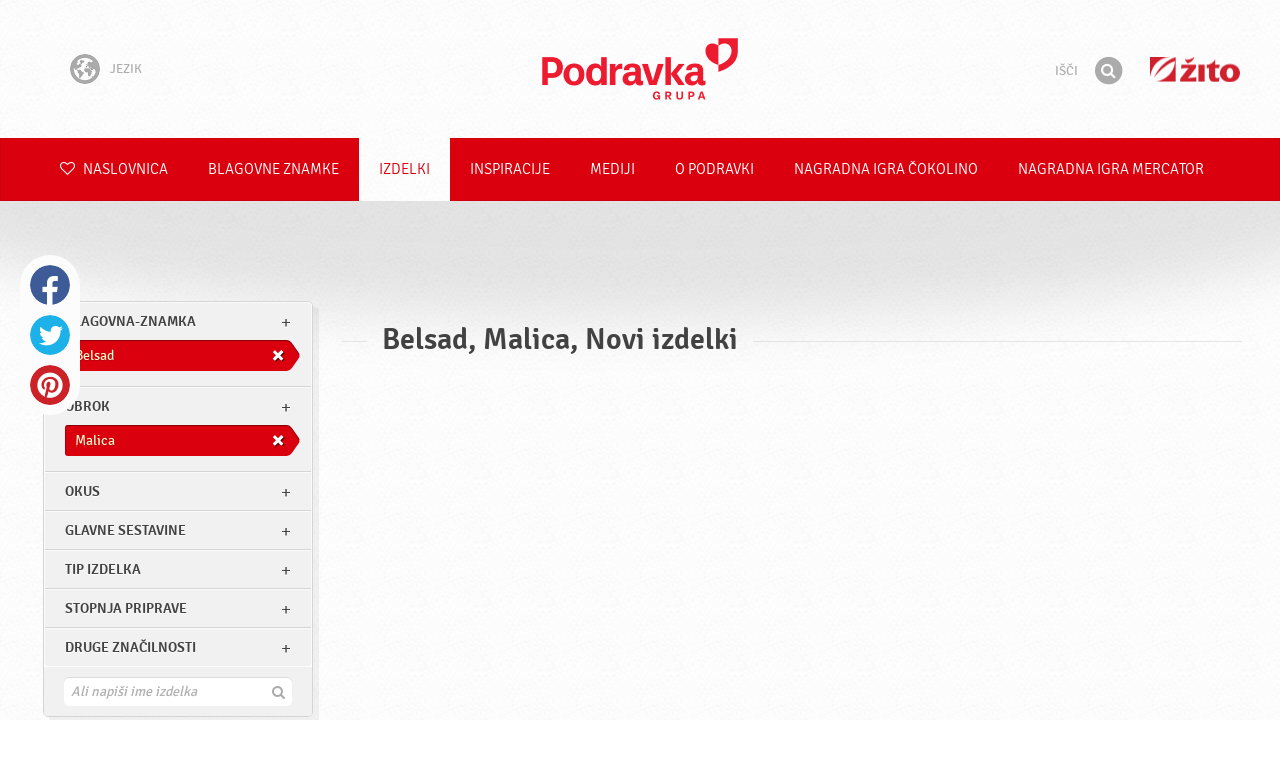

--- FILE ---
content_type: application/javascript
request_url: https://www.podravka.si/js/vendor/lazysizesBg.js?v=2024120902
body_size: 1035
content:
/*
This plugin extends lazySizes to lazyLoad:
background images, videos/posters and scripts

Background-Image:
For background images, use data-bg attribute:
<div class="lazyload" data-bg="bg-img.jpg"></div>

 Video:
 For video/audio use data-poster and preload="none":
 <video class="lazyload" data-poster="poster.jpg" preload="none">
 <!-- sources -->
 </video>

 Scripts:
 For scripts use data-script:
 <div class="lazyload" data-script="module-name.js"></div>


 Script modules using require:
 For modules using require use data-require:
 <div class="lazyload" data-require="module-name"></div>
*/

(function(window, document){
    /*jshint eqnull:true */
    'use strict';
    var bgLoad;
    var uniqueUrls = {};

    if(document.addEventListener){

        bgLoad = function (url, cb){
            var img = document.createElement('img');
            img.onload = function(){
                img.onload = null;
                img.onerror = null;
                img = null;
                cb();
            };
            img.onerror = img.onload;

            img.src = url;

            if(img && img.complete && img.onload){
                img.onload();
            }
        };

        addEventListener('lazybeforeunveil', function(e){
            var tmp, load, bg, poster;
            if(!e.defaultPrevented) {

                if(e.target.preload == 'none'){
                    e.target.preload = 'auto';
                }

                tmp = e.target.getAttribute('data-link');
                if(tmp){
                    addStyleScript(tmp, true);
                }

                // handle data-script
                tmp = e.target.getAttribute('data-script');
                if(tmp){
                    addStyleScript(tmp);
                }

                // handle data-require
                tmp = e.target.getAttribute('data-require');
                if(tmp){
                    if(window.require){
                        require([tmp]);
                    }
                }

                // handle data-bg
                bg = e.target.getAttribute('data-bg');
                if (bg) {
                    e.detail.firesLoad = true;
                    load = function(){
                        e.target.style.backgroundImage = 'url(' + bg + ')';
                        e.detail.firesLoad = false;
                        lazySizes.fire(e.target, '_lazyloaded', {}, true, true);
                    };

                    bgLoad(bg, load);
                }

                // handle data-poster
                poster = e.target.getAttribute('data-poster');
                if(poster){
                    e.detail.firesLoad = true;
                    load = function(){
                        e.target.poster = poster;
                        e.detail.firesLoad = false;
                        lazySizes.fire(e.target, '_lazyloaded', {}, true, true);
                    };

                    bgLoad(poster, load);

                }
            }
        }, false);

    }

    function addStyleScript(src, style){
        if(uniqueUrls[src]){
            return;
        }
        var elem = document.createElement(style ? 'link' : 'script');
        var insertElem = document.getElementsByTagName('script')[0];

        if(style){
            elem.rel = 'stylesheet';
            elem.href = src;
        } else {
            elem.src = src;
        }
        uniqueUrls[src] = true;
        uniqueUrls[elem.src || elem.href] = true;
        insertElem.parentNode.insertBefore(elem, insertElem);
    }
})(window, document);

--

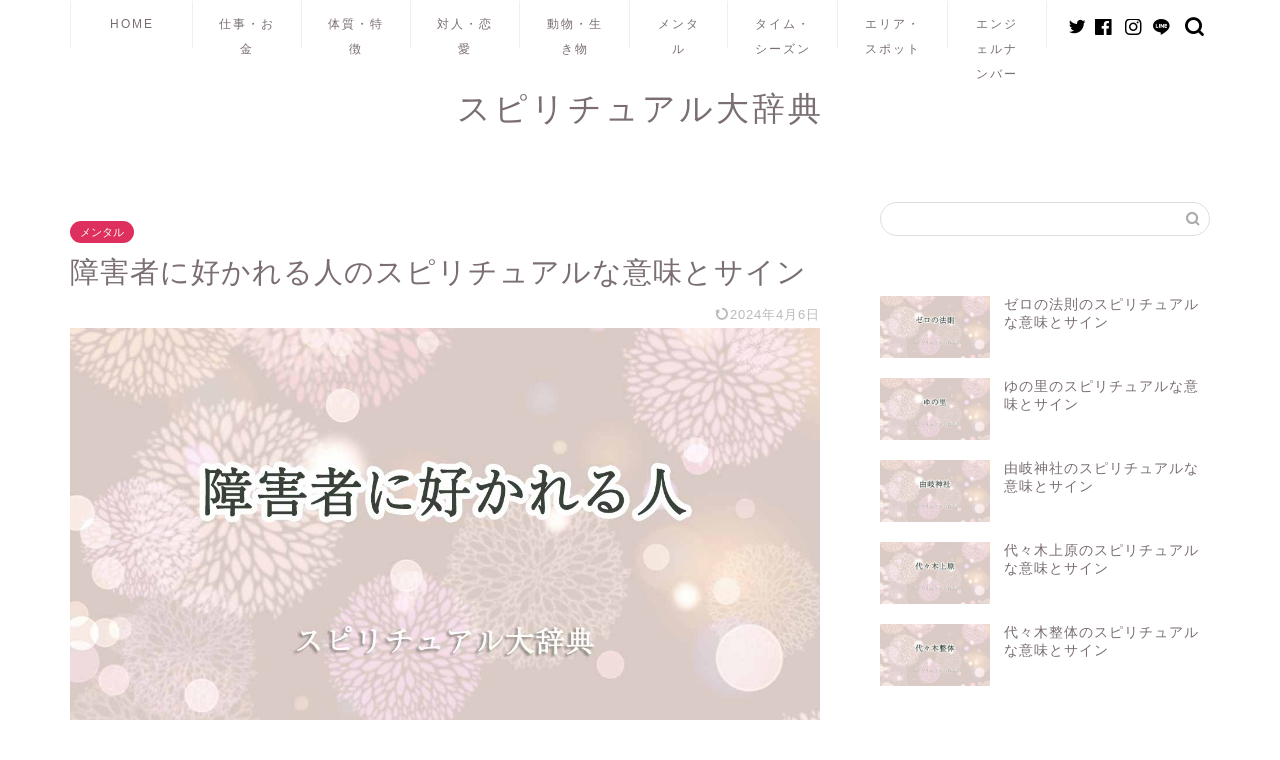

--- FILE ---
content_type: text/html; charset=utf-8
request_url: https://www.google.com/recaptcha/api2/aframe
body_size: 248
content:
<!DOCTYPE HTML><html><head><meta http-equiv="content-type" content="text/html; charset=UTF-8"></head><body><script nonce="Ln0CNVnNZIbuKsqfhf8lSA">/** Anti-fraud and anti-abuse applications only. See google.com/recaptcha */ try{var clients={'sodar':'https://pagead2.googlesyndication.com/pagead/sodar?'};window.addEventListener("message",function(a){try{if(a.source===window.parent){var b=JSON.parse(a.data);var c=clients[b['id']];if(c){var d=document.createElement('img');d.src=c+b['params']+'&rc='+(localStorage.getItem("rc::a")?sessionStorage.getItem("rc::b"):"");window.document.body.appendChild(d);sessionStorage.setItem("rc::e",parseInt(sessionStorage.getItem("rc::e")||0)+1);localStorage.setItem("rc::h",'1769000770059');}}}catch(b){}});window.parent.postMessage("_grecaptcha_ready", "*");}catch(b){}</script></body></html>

* Required work
What is the number of lines in the records that hold "uniqueUrls"? Give the number by itself.

* Exercise response
4